⟨

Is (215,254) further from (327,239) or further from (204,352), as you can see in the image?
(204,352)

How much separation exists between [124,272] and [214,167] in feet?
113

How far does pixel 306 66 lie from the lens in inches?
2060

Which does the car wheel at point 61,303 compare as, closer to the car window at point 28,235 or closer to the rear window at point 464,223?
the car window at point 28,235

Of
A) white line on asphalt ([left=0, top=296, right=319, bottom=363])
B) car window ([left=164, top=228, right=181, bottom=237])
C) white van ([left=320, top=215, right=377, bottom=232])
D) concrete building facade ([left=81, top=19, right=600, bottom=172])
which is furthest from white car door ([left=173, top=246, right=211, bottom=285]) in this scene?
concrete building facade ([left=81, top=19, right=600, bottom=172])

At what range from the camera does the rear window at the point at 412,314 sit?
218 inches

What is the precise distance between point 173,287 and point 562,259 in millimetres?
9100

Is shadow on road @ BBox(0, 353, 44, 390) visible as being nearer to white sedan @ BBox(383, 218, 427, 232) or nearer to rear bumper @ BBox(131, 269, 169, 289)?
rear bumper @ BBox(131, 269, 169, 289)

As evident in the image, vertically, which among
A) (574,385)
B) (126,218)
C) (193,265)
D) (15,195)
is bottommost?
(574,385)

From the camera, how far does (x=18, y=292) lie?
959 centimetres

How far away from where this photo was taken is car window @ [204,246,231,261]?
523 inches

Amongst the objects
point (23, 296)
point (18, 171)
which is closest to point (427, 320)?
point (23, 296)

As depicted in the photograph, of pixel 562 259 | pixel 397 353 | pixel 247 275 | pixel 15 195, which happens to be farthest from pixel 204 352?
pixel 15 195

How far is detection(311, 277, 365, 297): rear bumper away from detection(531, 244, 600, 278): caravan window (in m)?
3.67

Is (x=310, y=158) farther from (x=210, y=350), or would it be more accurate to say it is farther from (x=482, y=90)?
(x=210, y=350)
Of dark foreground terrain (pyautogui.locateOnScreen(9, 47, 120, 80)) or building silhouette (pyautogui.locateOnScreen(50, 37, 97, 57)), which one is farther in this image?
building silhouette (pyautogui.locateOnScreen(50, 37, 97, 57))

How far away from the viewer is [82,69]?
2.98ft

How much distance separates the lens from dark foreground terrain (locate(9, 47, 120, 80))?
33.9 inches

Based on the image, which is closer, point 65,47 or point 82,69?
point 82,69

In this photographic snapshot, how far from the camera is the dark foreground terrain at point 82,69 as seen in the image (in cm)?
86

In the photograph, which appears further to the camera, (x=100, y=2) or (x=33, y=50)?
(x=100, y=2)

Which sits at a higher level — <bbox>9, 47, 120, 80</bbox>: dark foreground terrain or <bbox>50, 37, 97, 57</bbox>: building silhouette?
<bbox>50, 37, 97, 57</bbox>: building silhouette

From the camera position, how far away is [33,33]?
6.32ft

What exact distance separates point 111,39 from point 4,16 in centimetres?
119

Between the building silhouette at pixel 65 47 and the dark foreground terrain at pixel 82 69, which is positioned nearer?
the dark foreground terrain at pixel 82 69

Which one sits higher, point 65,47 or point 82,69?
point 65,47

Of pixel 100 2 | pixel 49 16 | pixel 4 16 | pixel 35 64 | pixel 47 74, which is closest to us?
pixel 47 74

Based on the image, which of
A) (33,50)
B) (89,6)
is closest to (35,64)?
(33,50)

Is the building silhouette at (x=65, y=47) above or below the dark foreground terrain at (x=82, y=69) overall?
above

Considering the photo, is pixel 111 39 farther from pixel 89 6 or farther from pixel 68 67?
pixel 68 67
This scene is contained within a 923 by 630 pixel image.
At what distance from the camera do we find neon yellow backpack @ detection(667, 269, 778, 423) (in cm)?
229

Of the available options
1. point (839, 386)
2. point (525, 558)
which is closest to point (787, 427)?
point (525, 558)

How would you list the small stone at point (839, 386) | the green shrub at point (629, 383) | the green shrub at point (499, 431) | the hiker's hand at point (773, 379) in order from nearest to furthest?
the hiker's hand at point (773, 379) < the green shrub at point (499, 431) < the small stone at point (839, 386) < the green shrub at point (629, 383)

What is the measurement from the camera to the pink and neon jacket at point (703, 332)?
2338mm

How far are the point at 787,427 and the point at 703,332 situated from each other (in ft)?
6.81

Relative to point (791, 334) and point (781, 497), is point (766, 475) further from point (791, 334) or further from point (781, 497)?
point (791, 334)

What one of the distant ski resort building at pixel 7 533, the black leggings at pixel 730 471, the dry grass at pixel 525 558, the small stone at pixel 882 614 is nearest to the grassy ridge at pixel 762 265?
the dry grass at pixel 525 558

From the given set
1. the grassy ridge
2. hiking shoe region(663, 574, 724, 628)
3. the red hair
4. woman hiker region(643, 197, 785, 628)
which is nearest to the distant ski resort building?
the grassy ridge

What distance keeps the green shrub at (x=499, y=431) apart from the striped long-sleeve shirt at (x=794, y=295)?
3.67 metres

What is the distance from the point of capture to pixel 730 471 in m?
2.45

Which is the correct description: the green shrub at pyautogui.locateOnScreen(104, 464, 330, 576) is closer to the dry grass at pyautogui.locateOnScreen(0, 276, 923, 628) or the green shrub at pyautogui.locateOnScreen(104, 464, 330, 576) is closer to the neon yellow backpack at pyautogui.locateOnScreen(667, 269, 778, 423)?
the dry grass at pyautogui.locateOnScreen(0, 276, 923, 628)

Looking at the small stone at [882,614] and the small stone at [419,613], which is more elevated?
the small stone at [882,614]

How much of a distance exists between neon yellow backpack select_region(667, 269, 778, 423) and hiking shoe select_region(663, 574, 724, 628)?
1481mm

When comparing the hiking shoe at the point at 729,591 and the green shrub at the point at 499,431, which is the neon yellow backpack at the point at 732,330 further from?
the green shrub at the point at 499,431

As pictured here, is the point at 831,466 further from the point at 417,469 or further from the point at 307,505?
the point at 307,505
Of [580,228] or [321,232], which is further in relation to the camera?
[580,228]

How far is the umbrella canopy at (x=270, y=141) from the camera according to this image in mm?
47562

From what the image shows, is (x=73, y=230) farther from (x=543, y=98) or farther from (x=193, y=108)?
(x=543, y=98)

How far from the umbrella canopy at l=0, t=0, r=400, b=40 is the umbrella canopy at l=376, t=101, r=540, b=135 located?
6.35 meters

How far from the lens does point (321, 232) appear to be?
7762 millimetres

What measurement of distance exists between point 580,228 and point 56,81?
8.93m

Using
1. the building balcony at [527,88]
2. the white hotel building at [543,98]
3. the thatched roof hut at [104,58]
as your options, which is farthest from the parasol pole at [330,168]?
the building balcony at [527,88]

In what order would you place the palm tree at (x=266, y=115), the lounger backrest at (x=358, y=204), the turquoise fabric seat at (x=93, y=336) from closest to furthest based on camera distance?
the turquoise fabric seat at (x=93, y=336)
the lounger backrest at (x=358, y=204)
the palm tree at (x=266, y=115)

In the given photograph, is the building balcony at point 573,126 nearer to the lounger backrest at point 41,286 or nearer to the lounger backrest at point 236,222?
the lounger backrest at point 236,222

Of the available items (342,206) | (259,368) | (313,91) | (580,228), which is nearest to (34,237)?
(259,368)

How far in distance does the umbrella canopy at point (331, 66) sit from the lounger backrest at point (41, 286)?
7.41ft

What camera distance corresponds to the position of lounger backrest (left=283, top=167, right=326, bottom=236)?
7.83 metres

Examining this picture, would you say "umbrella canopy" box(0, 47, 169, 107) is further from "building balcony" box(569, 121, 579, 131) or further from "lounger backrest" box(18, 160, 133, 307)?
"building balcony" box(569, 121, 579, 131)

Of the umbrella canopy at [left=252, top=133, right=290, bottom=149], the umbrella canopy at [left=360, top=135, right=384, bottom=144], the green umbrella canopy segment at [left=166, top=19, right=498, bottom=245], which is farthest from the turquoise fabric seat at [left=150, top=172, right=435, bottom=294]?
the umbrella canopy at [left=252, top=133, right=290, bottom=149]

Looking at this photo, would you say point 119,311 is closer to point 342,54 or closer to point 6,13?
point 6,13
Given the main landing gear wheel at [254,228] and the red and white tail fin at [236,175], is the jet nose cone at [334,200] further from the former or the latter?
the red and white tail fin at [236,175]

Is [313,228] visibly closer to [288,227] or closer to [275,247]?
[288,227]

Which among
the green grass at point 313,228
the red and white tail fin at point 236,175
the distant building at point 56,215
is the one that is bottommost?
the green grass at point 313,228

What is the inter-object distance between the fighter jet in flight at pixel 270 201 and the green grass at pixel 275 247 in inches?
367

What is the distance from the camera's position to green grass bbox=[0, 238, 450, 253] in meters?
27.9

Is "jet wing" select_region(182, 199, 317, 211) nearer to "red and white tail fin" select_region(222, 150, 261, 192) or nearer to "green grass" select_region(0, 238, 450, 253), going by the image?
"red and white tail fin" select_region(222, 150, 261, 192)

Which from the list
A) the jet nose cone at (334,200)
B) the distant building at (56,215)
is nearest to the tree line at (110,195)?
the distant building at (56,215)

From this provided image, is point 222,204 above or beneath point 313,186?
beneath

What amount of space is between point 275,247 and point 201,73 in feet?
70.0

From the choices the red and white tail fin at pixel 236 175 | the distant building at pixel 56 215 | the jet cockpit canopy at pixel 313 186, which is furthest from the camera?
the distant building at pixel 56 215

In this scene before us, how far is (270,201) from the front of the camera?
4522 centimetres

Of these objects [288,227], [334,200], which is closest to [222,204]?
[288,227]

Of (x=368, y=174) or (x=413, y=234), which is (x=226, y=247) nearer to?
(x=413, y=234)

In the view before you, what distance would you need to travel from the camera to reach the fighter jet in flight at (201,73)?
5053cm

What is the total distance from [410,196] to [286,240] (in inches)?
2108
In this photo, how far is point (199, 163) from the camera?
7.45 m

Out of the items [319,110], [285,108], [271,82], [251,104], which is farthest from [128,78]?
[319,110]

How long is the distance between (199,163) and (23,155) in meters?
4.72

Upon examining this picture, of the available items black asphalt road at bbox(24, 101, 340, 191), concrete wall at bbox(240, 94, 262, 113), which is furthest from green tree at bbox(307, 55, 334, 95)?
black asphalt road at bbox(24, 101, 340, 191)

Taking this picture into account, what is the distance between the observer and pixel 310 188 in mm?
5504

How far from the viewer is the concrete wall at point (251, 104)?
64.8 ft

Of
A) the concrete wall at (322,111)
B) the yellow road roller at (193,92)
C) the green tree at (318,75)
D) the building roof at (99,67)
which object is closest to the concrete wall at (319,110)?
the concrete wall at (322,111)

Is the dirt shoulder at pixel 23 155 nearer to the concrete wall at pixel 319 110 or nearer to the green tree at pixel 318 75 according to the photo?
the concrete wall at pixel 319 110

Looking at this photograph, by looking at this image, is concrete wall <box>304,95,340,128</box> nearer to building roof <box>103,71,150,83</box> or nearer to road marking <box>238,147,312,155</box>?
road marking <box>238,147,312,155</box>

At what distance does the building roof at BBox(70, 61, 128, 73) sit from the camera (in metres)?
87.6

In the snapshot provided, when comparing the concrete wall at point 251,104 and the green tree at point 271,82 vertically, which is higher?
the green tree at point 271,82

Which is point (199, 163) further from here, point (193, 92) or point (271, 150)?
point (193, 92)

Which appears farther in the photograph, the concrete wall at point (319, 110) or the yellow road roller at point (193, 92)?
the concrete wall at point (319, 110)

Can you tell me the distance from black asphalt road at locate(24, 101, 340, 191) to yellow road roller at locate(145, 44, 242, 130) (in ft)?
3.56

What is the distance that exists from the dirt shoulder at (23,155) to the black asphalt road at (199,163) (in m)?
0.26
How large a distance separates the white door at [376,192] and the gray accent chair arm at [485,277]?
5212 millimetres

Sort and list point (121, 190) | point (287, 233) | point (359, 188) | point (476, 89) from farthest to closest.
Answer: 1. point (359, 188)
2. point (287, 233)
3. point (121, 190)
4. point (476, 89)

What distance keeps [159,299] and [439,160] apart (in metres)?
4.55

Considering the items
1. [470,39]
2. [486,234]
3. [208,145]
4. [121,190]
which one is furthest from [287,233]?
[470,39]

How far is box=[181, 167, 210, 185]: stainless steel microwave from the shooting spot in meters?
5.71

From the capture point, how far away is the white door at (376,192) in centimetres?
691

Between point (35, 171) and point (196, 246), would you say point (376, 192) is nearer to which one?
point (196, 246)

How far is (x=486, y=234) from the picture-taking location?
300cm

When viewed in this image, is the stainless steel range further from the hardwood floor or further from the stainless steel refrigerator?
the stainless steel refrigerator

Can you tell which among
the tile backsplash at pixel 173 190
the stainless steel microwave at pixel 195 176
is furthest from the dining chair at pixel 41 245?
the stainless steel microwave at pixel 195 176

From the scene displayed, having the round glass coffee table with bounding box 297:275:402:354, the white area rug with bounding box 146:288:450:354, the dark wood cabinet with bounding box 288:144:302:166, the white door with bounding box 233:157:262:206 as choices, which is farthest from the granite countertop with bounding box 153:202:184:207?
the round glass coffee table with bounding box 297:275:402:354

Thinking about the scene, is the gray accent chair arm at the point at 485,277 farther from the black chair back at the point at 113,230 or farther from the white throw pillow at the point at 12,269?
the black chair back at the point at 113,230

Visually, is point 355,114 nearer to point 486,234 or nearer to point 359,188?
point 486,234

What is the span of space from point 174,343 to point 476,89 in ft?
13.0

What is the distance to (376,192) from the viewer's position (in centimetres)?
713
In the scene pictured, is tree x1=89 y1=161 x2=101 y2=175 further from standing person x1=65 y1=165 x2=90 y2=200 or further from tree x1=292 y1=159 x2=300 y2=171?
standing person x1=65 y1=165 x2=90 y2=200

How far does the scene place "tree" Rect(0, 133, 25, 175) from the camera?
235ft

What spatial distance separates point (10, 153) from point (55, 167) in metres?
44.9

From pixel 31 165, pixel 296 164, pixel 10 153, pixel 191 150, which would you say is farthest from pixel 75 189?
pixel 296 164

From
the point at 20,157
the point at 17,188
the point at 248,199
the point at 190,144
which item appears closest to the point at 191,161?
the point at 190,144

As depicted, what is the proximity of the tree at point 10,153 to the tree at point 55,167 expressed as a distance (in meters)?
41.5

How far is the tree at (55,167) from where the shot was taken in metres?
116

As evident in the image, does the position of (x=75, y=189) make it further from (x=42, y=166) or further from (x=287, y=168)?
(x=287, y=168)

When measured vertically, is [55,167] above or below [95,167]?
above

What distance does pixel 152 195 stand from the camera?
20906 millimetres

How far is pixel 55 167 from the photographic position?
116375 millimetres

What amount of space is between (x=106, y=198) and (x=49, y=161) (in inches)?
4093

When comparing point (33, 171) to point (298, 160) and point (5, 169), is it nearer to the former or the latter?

⟩

__Exercise__
Each line from the one containing "As depicted, what" through the end of the entries, both included, is to be returned exactly, with no other lines.

__Solved problem__
As depicted, what is the proximity of the tree at point 10,153 to the tree at point 55,167 expressed as a distance (in meters)?
41.5

How far is the tree at (55,167) from where the shot was taken in metres?
116

As evident in the image, does the position of (x=75, y=189) make it further from (x=42, y=166) or further from (x=287, y=168)?
(x=287, y=168)

When measured vertically, is [55,167] above or below [95,167]?
above

What distance does pixel 152 195 stand from the camera?
20906 millimetres

How far is pixel 55 167 from the photographic position?
116375 millimetres

What amount of space is between (x=106, y=198) and (x=49, y=161) (in inches)?
4093

When comparing point (33, 171) to point (298, 160) and point (5, 169), is it nearer to the former or the latter?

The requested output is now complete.